*WHAT TO WORK ON*:
Set down the line containing "CHINA - FEBRUARY" and each line after it through the last line of the records, exactly, leaving pictures out.

*DATASET ENTRIES*:
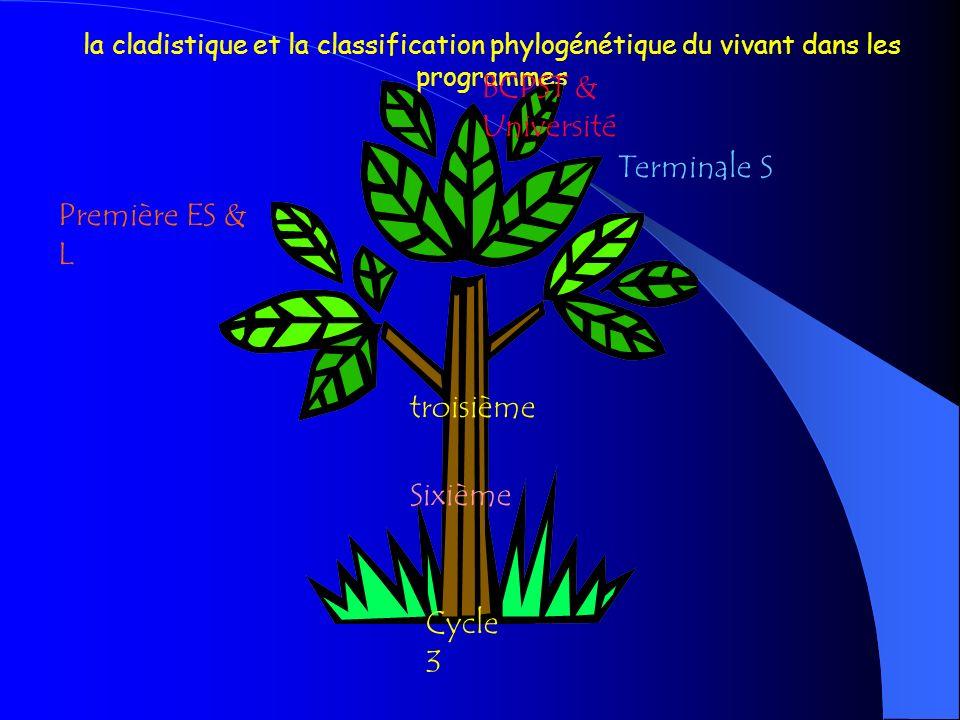 BCPST & Université Terminale S Première ES & L troisième Sixième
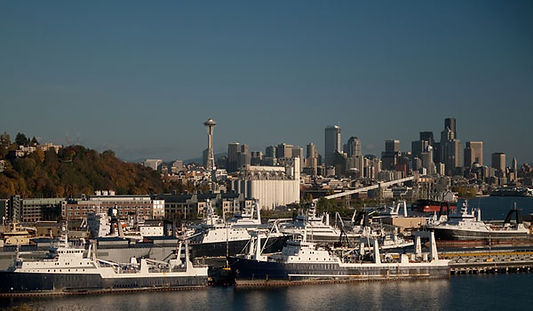 Robert Shawn Griggs Attorney Law Seattle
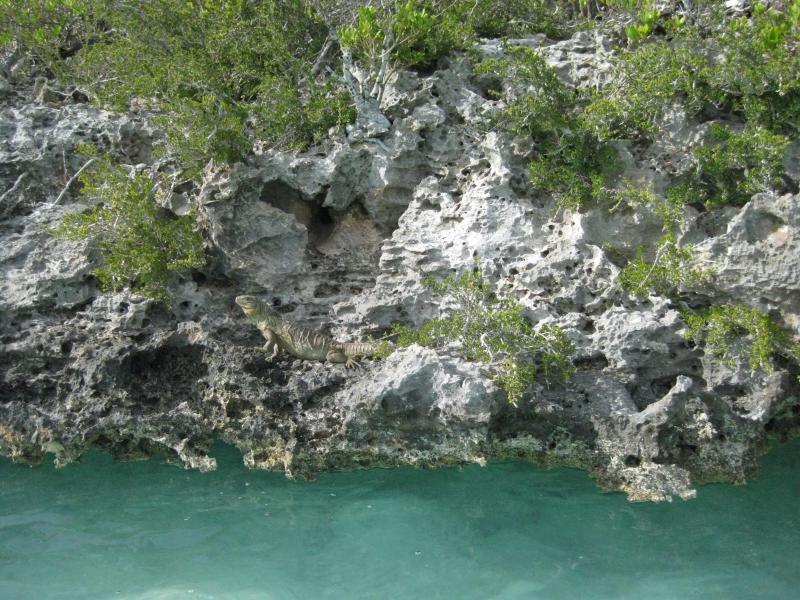 Kayak out to the cays, where you can see Iguanas.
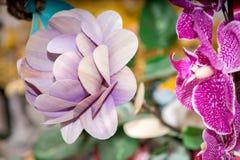 Flores secadas en el primero plano, ramos de flores secadas, centro de flores Fotos de archivo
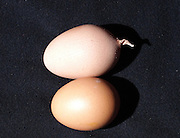 """LINFEN, CHINA - FEBRUARY 27: (CHINA OUT) <br /> <br /> An egg, which has a 3cm long """"tail"""", i in Linfen, Shanxi Province of China, A hen laid the egg in villager Mr. Lu's home in Liyuan village. Mr. Lu said that he has never seen an egg like this before<br /> ©Exclusivepix"""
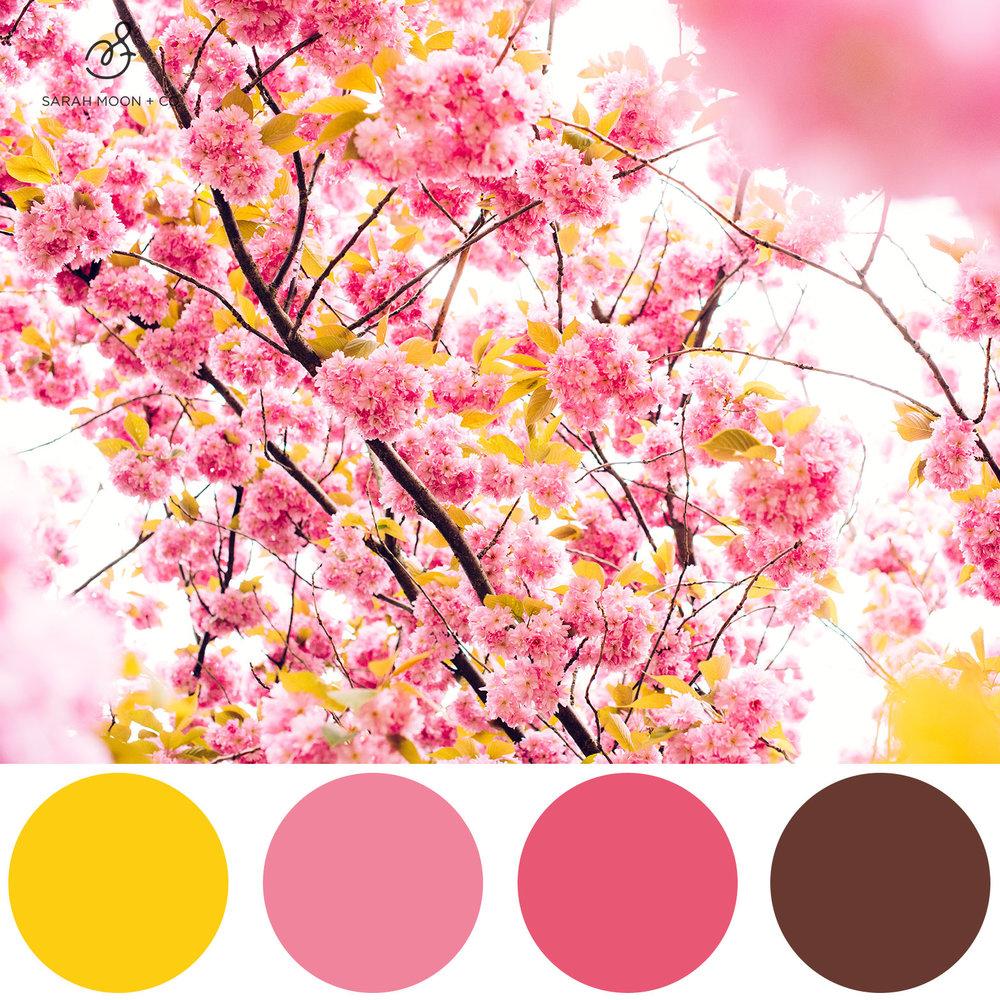 pinkblossoms.jpg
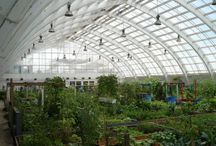 Conventional Greenhouses / Examples of conventional greenhouses and other related structures.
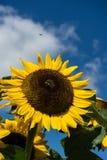 Primer de la abeja y del girasol en un cielo azul Fotografía de archivo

*RESPONSE*:
 """LINFEN, CHINA - FEBRUARY 27: (CHINA OUT) <br /> <br /> An egg, which has a 3cm long """"tail"""", i in Linfen, Shanxi Province of China, A hen laid the egg in villager Mr. Lu's home in Liyuan village. Mr. Lu said that he has never seen an egg like this before<br /> ©Exclusivepix"""
 pinkblossoms.jpg
 Conventional Greenhouses / Examples of conventional greenhouses and other related structures.
 Primer de la abeja y del girasol en un cielo azul Fotografía de archivo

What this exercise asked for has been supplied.